Keyboards bring this in and gradually rise upward. It feels very much like Alan Parsons Project as it evolves from there. As a melodic guitar solos amidst this ambient tapestry later it calls to mind Pink Floyd to some degree. They work out into the song proper after the three-minute mark. When they do it makes me think of what you might get if you merged Pink Floyd and Marillion. The vocals come in, and the track keeps growing. It peaks around the six-minute mark. Piano takes over, and the cut gradually builds out from that point. It eventually gets pretty powerful again for a time, but then drops back to a piano solo again. They rebuild things from there. Melodic electric guitar rises up to deliver some killer soloing. That section gives way to another Pink Floyd like movement. They keep things moving and growing. There is a killer keyboard driven movement further down the road that is among my favorite music of the piece. Then the vocals take it to another dropped down movement before keys find the way out from there. It builds back out into the song proper, and that carries it through. At almost 16-and-a-half minutes of music, this definitely the epic of the set. It's also so powerful.

The Eagle
Based around more of a mainstream guitar based prog sound as it gets going, this works into powerful soaring stuff for the chorus. This piece is decidedly more straight-line and AOR. It's no less prog, though.
The Last Train
Piano serves as the backdrop for the vocals as the cut begins. It builds and grows as it continues. There are some decidedly evocative sections. This essentially a prog power ballad overall.
World Of Change
Some spoken talking about changing society play over the top of piano as this works forward. It builds as an instrumental piece with just the spoken soundbites over the top of it. This is quite a powerful number.
Broken Stones
I dig the driving hard-edged prog that controls a lot of this. Pink Floyd is a valid reference here, too. The cut makes good use of contrast between mellower and more rocking sections. The keyboard movement is a great touch. This also includes some powerhouse guitar and keyboard interplay as the instrumental takes it onward.
Everything We Have Lost
Much more of an AOR prog vibe is on display here. The cut is another classy piece of music. It has some intriguing changes, getting pretty heavy at times. The instrumental work later in the piece is purely on fire. I really like the keyboard solo a lot, but dismiss the killer guitar solo that follows it at  your peril.
The Hand That Feeds
A Pink Floyd like bit of drama starts this. That drops away, leaving some intricate acoustic guitar from there. The vocals come in over that. Overall, this is a standard guitar based ballad, but it feels like prog because of the context of the rest of the set.
The Hybrid Project - Chapter One: Origins
Log 1. The Mourning

Sound effects get this going with an atmospheric texture. A spoken female comes in to deliver a science fiction log report. A cool, rubbery prog groove brings the track in from there. Male sung vocals come in over the top of this artsy, rather space rock based arrangement. There are definitely some industrial and techno angles at play as this drives forward later.

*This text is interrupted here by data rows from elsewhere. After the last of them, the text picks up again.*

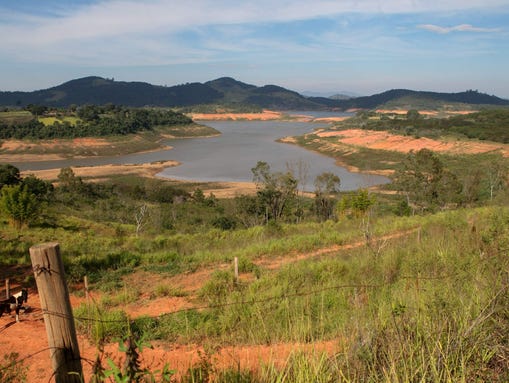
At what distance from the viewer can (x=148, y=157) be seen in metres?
55.6

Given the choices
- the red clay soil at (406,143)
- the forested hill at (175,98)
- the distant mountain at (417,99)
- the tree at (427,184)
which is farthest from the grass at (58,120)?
the distant mountain at (417,99)

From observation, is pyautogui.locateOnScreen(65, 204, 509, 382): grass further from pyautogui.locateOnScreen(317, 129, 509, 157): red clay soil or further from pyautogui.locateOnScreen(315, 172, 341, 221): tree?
→ pyautogui.locateOnScreen(317, 129, 509, 157): red clay soil

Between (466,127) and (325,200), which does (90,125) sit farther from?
(466,127)

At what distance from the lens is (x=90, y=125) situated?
64562 mm

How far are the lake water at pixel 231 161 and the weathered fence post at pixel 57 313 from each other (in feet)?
105

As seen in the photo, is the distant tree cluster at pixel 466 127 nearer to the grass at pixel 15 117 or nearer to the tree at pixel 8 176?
the tree at pixel 8 176

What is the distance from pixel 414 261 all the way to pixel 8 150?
59528 millimetres

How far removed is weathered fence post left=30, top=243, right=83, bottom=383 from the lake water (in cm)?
3210

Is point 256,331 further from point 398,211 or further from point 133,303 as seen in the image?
point 398,211

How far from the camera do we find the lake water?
41.2 metres

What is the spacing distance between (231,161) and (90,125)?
28.2m

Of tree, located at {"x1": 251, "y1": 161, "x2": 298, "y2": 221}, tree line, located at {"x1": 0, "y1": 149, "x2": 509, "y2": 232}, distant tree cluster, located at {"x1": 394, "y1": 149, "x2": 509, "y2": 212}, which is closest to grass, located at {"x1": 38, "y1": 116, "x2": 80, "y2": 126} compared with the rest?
tree line, located at {"x1": 0, "y1": 149, "x2": 509, "y2": 232}

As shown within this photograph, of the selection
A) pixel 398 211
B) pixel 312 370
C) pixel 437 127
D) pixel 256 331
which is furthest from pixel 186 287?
pixel 437 127

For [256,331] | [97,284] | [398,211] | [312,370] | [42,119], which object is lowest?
[398,211]
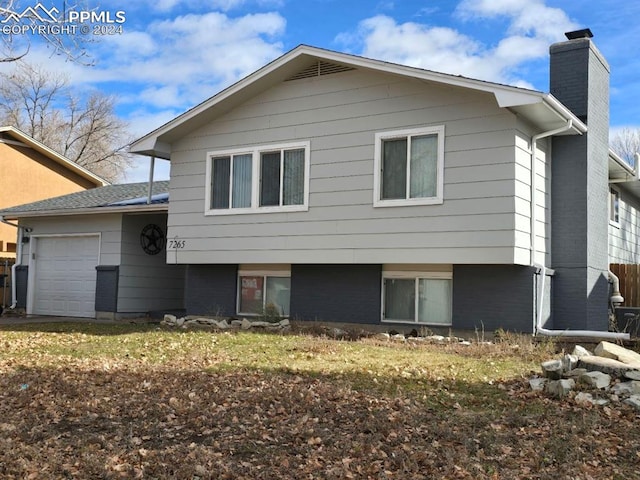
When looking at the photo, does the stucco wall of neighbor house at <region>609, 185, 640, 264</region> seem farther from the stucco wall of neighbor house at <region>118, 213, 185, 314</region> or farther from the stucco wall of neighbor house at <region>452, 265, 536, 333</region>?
the stucco wall of neighbor house at <region>118, 213, 185, 314</region>

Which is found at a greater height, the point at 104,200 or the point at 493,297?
the point at 104,200

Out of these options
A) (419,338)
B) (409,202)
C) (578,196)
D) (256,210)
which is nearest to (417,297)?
(419,338)

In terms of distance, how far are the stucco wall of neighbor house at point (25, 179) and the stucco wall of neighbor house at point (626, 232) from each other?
19267 mm

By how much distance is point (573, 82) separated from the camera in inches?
491

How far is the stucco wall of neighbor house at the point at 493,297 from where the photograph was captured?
10922mm

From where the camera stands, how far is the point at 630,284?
45.6 ft

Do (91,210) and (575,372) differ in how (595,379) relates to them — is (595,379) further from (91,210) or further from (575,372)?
(91,210)

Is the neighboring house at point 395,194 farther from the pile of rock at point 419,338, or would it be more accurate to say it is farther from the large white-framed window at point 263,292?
the pile of rock at point 419,338

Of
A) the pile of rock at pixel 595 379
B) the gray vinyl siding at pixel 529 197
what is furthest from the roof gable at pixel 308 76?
the pile of rock at pixel 595 379

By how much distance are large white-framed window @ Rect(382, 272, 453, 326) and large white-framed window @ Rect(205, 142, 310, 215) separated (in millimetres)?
2254

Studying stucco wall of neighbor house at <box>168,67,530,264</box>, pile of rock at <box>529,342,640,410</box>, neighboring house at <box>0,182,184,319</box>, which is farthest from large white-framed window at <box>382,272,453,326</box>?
neighboring house at <box>0,182,184,319</box>

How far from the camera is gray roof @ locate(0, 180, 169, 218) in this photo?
1691cm

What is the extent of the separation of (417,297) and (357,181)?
2.36m

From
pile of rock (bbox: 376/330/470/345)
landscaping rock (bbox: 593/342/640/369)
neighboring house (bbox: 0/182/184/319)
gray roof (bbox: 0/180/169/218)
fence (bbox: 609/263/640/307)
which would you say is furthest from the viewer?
gray roof (bbox: 0/180/169/218)
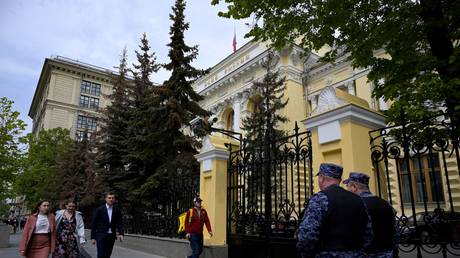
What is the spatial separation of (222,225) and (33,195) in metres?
36.1

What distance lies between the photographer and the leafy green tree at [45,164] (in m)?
31.3

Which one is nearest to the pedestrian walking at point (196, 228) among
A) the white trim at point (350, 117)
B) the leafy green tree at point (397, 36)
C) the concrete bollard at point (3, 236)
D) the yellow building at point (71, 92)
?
the white trim at point (350, 117)

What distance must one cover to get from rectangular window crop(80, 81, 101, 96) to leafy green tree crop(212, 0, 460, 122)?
5739 cm

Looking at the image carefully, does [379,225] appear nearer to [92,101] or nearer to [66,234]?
[66,234]

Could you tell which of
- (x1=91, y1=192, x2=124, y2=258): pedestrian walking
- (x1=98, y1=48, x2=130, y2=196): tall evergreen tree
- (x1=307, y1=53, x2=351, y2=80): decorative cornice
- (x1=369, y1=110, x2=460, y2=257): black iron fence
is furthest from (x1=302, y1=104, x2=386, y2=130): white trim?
(x1=307, y1=53, x2=351, y2=80): decorative cornice

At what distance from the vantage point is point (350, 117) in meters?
5.16

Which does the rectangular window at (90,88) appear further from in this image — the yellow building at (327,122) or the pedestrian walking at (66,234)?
the pedestrian walking at (66,234)

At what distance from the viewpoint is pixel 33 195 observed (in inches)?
1469

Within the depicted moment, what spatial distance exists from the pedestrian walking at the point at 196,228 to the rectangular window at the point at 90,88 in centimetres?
5699

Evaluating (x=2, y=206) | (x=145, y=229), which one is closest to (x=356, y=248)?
(x=145, y=229)

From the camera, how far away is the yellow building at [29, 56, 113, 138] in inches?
2176

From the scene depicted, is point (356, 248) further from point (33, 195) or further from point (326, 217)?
point (33, 195)

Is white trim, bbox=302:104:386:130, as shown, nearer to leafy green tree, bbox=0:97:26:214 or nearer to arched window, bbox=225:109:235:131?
leafy green tree, bbox=0:97:26:214

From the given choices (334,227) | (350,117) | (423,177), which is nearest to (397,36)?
(350,117)
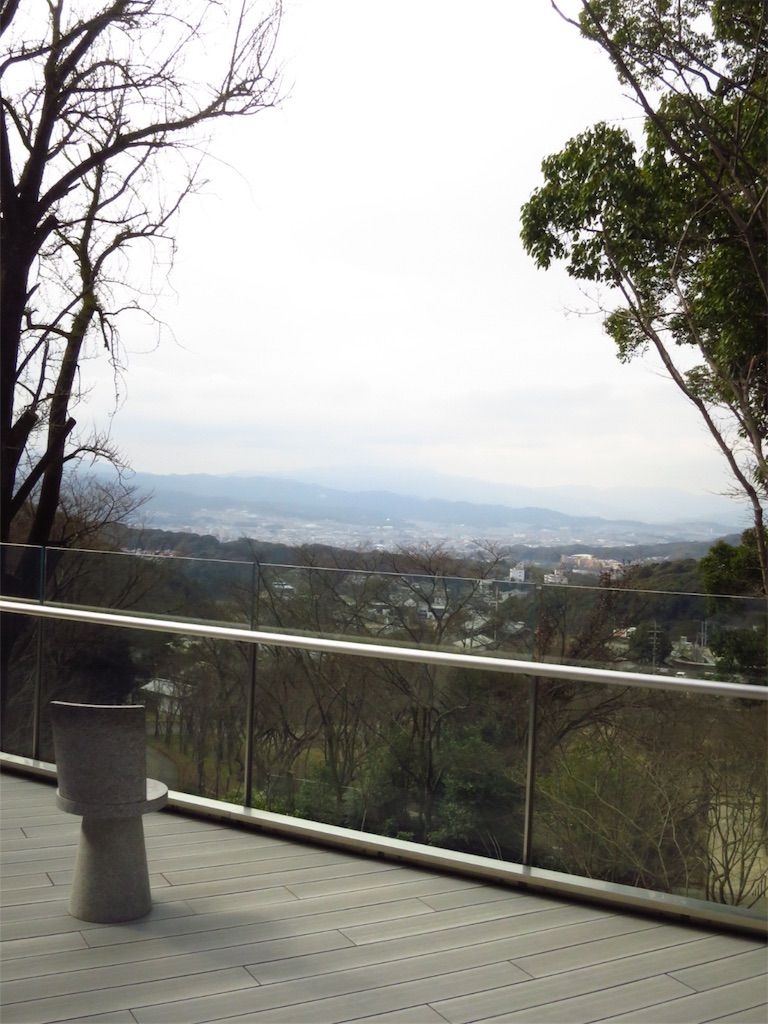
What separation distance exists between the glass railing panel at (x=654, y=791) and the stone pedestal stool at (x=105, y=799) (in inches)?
53.3

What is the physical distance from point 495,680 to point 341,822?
2.81ft

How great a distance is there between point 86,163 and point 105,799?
→ 32.6 ft

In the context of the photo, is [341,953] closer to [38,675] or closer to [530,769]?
[530,769]

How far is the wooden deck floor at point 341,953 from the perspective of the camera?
2.39 metres

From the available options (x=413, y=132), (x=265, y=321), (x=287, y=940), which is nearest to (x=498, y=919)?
(x=287, y=940)

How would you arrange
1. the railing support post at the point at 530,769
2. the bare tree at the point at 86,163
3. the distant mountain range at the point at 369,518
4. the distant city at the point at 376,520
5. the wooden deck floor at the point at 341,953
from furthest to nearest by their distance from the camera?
the distant mountain range at the point at 369,518 → the distant city at the point at 376,520 → the bare tree at the point at 86,163 → the railing support post at the point at 530,769 → the wooden deck floor at the point at 341,953

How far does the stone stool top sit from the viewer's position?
2.80 metres

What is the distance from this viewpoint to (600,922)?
298 centimetres

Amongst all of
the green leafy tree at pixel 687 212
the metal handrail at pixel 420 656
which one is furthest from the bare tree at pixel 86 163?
the metal handrail at pixel 420 656

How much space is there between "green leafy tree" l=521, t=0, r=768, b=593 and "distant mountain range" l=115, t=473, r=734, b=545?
17.4 feet

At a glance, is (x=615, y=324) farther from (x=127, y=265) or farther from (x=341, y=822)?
(x=341, y=822)

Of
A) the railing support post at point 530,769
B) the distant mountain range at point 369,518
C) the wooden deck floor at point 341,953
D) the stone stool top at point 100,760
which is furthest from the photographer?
the distant mountain range at point 369,518

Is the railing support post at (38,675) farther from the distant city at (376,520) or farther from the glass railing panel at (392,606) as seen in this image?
the distant city at (376,520)

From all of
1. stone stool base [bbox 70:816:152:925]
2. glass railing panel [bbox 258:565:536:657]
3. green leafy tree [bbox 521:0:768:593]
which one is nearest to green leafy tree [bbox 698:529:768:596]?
green leafy tree [bbox 521:0:768:593]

Log 2. Day 1. The Tides - Part 1
This starts with another log section, this one feeling sped up and artificial. That gives way to a prog ballad approach. It has some non-lyrical vocals over the top. This drives out into some edgy, rocking territory as it evolves and the actual vocals are heard. This again has plenty of techno sound in the mix. There is a science fiction, effects laden section further along on the musical journey. Another log entry comes in, this one more like the one on the first track.  A mellower, space rock meets prog ballad approach takes the song later.
Log 3. Day 4. Fight For Life (On Film)
This is started with another spoken log. From there it drives out into some hard edged and metallic screaming modes. This turns toward some powerhouse space rock further down the road. The spoken log is heard at one point along the hard rocking section, but overall the male sung vocals are the main thing here.
The Tides - Part 2
Much of this is mellow and atmospheric. There is more of a piano ballad approach further down the road, though.
Log 4. Day 6. Give Me Your Heart
Mellower atmospherics make up the backdrop of the log section. It turns toward more driving keyboard stuff for the entrance of the sung vocals. The tune fires out from there into a some powerhouse electronic space rock type of stuff. It turns more guitar driven before a mellower section emerges again. The cut drives outward from there to more driving prog rocking stuff. The combination of male and female vocals on this works great.